One of the most changeable sites in Birmingham is the Bull Ring, it has undergone several alterations, each with some contention. The iconic Selfridges building sits, today, just to the left of the church; if it were to be placed in the scene above it would fill the sky above the little Georgian shops, and probably leave the people dumbstruck at what their town will become. The scene today could not be more different, the church is the oldest building though was rebuilt in the 1870s, but Admiral Nelson (the statue, centre) still stands watching over her as he did from the day he was first unveiled in 1809.
|Mr. Parkes visits Birmingham after a period of time |
and enthusiastically notes the changes to the
main market area around St. Martin's church. 1810.
In 1806 William Hollins put forward a proposal for the monument to Lord Nelson which the Street Commissioners had proposed, but lost out to Sir Richard Westmacott whose work can be seen above. William’s design was much more complex and expensive in comparison with the simple statue that was chosen and included a post office and dispensary. A year later Pratchett asked him to design the water conduit to surround the pump but the design proved very unpopular. William called the sculpture the 'Egyptian Conduit'; many local people named it 'Pratchett’s Folly'. It was designed as a tribute to Nelson’s victories on the Nile, and may have been an elaborate show of what William could have done with the previous Nelson monument. It was in the shape of a pyramid, combining Egyptian, Grecian and English styles, and was ornamented with papyrus, Grecian honeysuckle and a lion’s head, all with associated mythological symbolism, and crowned with an urn which was a representation of the ashes of Nelson.* It can just be seen in the image above in front of St. Martin’s, just behind the first pair of horses. It seems that the sculpture was thought of as pretentious, with too much symbolism, unlike the statue of Nelson that was straight forward and to the point.* It is, of course, possible that the dislike of 'Pratchett's Pump' was part of a critisism of what we might now call gentrification, and the pump, with its perhaps pretentious symbolism, was the embodiment of this.

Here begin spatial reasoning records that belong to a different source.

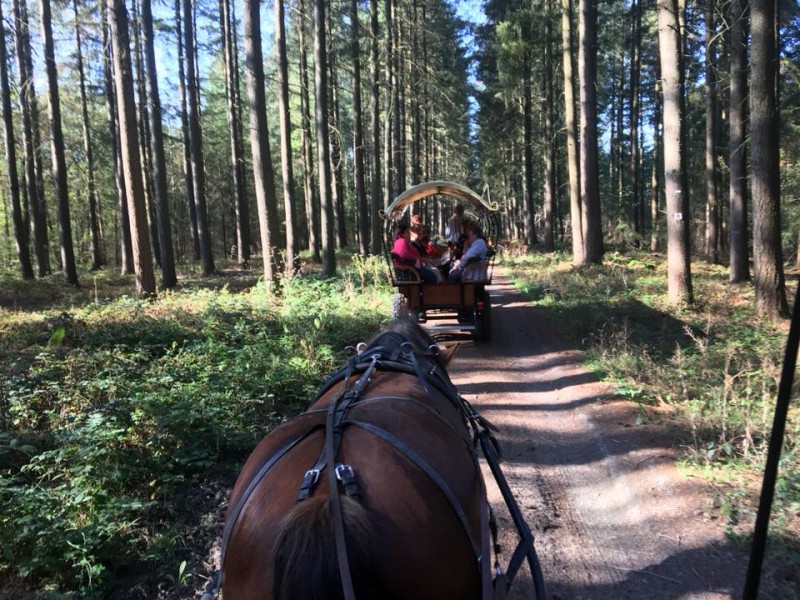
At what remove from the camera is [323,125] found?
1582 centimetres

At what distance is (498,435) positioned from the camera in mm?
5820

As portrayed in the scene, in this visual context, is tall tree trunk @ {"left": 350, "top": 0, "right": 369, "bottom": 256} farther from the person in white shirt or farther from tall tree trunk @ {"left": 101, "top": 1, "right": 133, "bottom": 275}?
tall tree trunk @ {"left": 101, "top": 1, "right": 133, "bottom": 275}

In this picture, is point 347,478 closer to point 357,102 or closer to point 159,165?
point 159,165

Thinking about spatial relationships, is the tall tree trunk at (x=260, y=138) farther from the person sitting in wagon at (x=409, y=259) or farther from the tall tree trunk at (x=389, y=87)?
the tall tree trunk at (x=389, y=87)

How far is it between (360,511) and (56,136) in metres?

Yes, the Bull Ring has been one of the most altered parts of Birmingham over the centuries. Richard Pratchett was,of course, not solely responsible for the changes of the early nineteenth century; there were other Street Commissioners, 120 in fact. Yet, in another sense, it was Pratchett's Bull Ring. He had been part of the changes, he lived there and saw it everyday through his window; it must have felt like 'his place', like every other individual might feel like they belong to a place and who make a bond to their location, it is a very human thing.
William Hollins was also commissioned to build the Public Office on Moor Street that was part of the Street Commissioners improvements of this time too. As High Bailiff, Richard Pratchett was the chosen representative of the Commissioners and laid the first stone on 18 Sep 1805.